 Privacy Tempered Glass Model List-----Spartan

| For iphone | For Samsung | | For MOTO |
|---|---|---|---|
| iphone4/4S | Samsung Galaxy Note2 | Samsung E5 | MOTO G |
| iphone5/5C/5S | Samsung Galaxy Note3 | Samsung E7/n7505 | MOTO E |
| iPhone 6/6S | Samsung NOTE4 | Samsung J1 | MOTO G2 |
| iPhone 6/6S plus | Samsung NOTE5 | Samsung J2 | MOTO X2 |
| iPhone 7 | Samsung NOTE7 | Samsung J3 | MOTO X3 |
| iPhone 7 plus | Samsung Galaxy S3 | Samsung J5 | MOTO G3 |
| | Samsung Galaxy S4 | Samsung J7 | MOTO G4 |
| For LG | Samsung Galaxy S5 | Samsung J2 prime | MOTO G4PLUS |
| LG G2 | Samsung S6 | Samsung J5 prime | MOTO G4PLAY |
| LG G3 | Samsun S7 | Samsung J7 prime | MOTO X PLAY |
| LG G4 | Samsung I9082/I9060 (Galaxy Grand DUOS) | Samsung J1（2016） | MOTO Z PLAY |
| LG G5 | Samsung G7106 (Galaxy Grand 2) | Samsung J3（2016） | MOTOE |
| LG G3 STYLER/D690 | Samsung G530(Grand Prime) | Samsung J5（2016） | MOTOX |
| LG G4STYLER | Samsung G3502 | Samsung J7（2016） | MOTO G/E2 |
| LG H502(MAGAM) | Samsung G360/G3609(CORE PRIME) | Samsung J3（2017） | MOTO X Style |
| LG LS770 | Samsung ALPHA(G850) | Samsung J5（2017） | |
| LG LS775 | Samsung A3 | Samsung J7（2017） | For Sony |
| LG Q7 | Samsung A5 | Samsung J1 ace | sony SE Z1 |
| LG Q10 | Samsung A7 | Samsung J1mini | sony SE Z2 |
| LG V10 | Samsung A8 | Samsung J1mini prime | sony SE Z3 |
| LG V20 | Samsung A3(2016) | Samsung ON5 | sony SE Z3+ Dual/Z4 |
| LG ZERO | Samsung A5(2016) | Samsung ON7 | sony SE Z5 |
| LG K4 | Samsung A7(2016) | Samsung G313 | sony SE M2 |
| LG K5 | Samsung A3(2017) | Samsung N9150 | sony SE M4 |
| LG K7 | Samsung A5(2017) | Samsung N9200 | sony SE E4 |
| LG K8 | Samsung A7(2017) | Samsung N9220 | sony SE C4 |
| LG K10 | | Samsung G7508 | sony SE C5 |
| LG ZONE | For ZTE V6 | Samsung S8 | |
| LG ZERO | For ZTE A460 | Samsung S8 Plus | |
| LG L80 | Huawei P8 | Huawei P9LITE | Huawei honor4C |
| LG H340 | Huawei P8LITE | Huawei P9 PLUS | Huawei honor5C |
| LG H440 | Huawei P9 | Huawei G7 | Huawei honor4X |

************

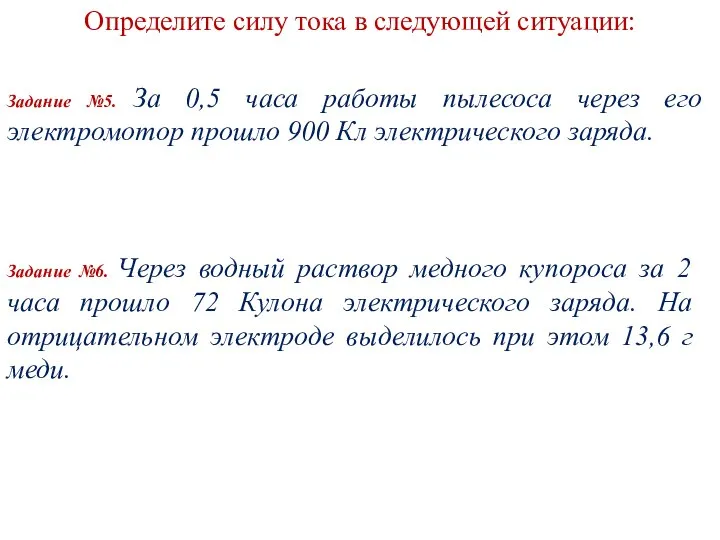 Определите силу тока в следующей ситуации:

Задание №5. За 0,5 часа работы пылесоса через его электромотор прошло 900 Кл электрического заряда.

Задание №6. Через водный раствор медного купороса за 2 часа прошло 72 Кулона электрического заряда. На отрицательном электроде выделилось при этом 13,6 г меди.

************

Within the material above, transcribe exactly the lines that run from the line holding "J7（2017） | For Sony |" through the line holding "sony SE M4 |".

| LG LS775 | Samsung A3 | Samsung J7（2017） | For Sony |
| LG Q7 | Samsung A5 | Samsung J1 ace | sony SE Z1 |
| LG Q10 | Samsung A7 | Samsung J1mini | sony SE Z2 |
| LG V10 | Samsung A8 | Samsung J1mini prime | sony SE Z3 |
| LG V20 | Samsung A3(2016) | Samsung ON5 | sony SE Z3+ Dual/Z4 |
| LG ZERO | Samsung A5(2016) | Samsung ON7 | sony SE Z5 |
| LG K4 | Samsung A7(2016) | Samsung G313 | sony SE M2 |
| LG K5 | Samsung A3(2017) | Samsung N9150 | sony SE M4 |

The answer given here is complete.